::: Source data

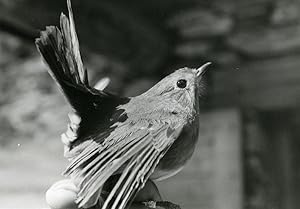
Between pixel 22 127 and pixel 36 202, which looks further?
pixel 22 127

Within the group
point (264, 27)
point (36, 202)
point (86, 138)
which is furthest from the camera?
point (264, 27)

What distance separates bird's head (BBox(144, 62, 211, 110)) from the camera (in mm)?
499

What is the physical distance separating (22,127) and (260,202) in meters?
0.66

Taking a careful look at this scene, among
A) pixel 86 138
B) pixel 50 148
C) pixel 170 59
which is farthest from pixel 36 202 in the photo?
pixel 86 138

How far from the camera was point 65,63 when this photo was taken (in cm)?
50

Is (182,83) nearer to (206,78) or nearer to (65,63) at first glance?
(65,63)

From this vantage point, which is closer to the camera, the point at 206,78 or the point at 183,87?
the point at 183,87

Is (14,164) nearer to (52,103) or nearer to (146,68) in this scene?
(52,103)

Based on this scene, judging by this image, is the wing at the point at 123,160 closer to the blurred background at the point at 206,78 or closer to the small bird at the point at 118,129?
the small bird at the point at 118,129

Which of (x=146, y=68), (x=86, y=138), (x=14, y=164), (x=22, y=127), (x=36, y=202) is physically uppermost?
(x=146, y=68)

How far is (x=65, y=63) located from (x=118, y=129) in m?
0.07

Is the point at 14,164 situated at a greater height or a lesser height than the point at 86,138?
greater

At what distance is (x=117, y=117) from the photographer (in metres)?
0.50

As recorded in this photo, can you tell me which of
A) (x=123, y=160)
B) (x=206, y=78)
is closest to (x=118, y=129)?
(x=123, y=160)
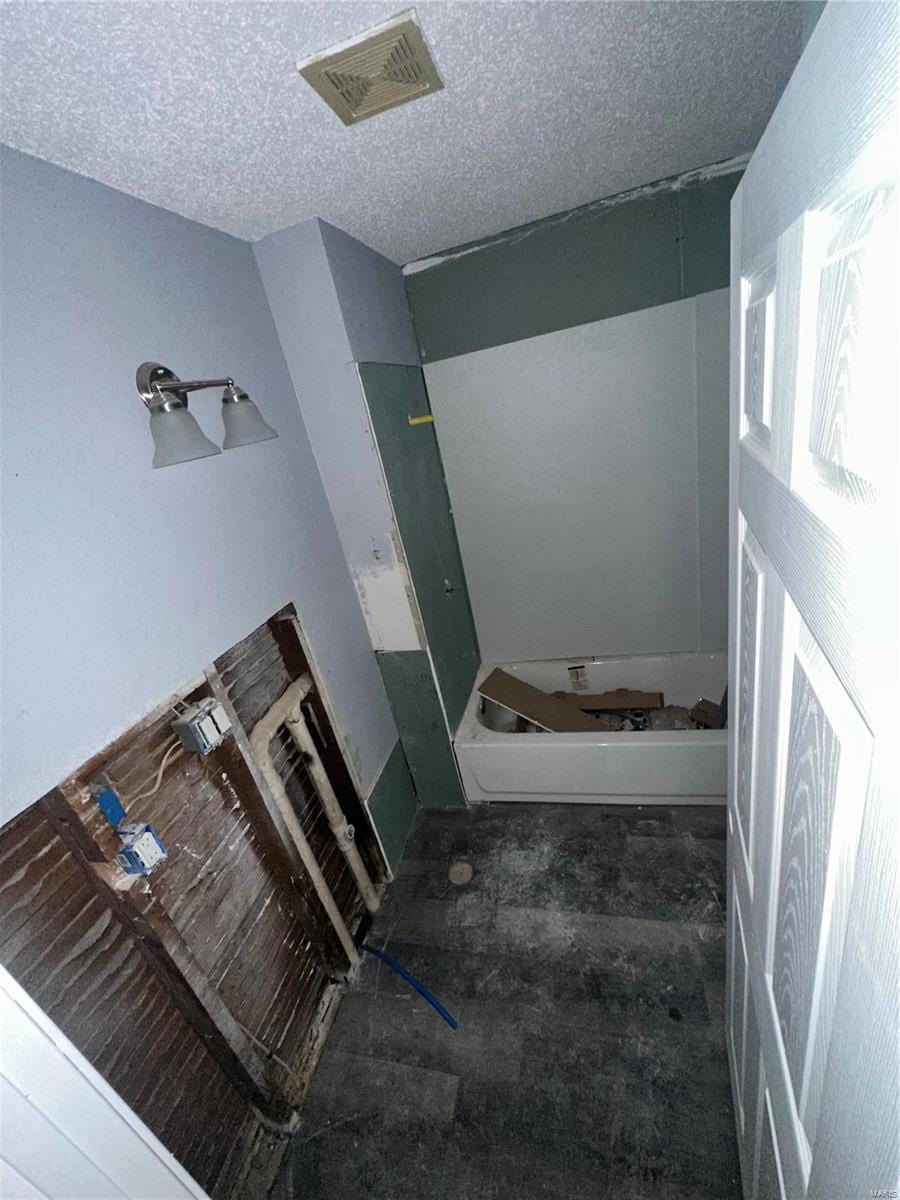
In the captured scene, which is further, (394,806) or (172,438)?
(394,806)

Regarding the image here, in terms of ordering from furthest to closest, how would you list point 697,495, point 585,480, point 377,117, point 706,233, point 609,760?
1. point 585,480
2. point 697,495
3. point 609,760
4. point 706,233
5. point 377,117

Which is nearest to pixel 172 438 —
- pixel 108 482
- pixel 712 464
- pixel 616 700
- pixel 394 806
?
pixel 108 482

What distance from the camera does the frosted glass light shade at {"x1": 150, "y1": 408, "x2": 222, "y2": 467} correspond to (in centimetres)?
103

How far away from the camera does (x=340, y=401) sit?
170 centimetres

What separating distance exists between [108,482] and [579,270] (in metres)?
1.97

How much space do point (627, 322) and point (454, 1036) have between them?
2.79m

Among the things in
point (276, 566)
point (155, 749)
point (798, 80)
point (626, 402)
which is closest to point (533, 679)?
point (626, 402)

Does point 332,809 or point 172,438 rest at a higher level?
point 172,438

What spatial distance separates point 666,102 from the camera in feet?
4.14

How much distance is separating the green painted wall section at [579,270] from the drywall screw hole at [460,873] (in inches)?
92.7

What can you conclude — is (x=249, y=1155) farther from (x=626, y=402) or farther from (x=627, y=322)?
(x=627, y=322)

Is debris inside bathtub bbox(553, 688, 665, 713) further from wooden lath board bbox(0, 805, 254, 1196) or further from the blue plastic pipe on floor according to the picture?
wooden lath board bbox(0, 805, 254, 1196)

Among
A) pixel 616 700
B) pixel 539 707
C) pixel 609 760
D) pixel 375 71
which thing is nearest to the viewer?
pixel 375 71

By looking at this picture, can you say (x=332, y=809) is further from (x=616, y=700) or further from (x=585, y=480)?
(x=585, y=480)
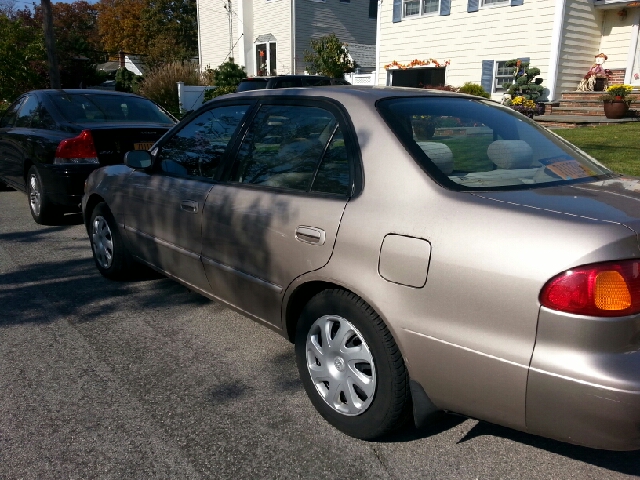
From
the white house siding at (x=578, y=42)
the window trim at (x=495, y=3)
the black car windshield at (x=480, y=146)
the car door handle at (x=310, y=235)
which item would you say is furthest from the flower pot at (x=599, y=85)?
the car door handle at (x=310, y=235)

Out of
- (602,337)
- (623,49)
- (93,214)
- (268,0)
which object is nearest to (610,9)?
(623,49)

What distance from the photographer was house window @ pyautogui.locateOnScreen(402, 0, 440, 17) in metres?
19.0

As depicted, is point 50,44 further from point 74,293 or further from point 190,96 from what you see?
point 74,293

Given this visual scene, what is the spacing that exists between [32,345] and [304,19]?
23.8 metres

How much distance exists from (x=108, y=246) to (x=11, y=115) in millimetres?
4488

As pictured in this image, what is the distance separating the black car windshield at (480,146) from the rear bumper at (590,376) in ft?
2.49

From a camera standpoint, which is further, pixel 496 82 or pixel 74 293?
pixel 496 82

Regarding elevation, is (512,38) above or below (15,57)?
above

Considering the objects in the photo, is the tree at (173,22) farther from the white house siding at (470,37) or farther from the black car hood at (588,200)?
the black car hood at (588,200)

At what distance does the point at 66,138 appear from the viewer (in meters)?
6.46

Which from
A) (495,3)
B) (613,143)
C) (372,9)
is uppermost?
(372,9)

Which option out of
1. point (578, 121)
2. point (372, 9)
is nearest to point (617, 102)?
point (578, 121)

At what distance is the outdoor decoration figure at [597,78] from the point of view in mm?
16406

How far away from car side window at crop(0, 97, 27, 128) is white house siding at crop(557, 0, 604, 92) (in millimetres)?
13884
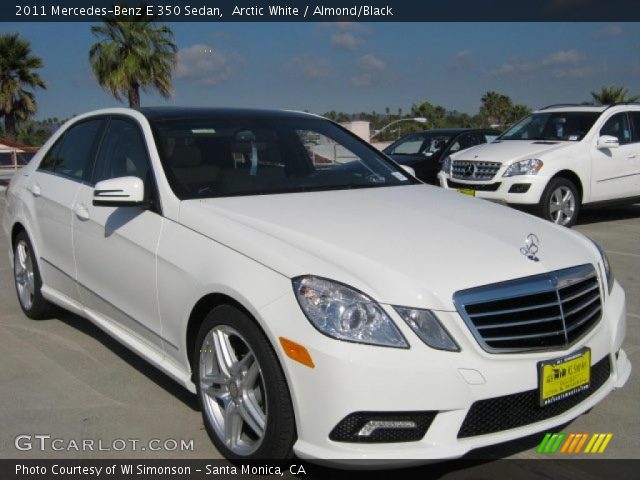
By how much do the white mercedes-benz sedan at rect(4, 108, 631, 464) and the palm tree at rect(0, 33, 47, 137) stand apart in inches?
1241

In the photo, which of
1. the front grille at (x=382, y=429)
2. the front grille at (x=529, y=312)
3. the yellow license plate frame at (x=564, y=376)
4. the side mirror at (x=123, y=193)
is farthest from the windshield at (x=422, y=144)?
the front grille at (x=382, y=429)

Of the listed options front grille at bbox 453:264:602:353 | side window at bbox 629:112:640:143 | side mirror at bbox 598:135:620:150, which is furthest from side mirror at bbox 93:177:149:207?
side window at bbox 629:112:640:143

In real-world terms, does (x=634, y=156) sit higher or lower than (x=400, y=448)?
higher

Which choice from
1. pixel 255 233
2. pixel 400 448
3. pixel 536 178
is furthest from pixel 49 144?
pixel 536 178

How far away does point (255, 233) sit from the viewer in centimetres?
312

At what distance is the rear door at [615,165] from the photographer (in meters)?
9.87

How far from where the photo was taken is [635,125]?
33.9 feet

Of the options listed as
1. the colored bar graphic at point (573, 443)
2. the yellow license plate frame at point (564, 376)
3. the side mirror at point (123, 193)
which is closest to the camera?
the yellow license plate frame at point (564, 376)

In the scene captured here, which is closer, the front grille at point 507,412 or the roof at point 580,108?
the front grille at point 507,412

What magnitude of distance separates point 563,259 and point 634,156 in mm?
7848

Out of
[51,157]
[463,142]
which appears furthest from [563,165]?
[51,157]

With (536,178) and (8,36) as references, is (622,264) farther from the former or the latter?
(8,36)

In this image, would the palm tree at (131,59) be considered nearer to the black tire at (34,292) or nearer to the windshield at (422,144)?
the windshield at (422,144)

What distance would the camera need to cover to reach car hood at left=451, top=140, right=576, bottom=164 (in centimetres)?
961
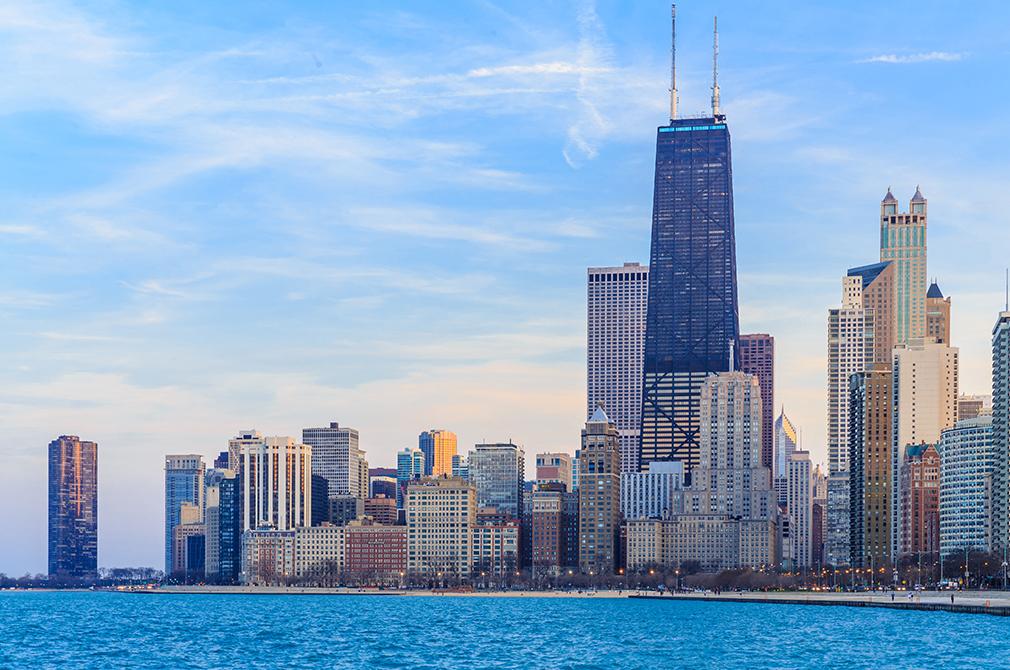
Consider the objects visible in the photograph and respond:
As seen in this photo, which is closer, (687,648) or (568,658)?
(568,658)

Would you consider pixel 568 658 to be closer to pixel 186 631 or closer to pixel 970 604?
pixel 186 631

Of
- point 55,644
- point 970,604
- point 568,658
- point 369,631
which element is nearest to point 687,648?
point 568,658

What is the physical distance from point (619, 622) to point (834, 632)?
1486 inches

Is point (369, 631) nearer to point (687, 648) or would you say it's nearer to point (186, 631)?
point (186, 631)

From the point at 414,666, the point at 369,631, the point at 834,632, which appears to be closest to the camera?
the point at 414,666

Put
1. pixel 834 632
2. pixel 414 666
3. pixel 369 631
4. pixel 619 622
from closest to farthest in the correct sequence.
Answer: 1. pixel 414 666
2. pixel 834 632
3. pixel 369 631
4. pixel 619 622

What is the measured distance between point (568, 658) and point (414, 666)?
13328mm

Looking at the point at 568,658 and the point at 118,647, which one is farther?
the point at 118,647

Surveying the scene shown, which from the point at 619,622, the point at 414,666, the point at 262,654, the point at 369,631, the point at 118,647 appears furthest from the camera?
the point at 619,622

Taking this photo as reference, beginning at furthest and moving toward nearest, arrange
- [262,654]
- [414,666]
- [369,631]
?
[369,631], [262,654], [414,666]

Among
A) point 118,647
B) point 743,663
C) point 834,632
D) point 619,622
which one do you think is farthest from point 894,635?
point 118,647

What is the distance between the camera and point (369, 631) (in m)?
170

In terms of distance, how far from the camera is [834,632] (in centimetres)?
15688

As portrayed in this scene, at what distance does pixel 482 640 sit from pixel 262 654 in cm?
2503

::::::

• **Work to do**:
Write out the rows word for word, from the line containing "Is point (369, 631)" through the end of the rows, including both ends.

• **In response**:
Is point (369, 631) nearer to point (687, 648) or would you say it's nearer to point (186, 631)?
point (186, 631)

From the point at 414,666, the point at 369,631, the point at 834,632, which appears to be closest to the camera?
the point at 414,666

Put
1. pixel 834 632
2. pixel 414 666
3. pixel 369 631
4. pixel 619 622
from closest to farthest in the correct sequence.
Answer: 1. pixel 414 666
2. pixel 834 632
3. pixel 369 631
4. pixel 619 622

What is the measured distance between point (568, 658) and point (414, 666)?
13328mm

Looking at the point at 568,658 and the point at 118,647, which one is farther?
the point at 118,647

Surveying the scene shown, which from the point at 619,622, the point at 414,666, the point at 262,654, the point at 369,631, the point at 118,647 appears furthest from the camera?
the point at 619,622

Taking this photo as reference, beginning at furthest and moving toward nearest, arrange
- [262,654]
- [414,666]
- [369,631]
?
[369,631], [262,654], [414,666]

Among
A) point 118,647
B) point 743,663
C) point 834,632
D) point 619,622
which one do you think is farthest from point 894,635?
point 118,647

What is the distance between the camera and point (369, 631) (in m)?
170

In terms of distance, how far from the camera is [834,632] (in centimetres)?
15688

As portrayed in this scene, at what distance does pixel 482 640 sit from pixel 262 654 in cm?
2503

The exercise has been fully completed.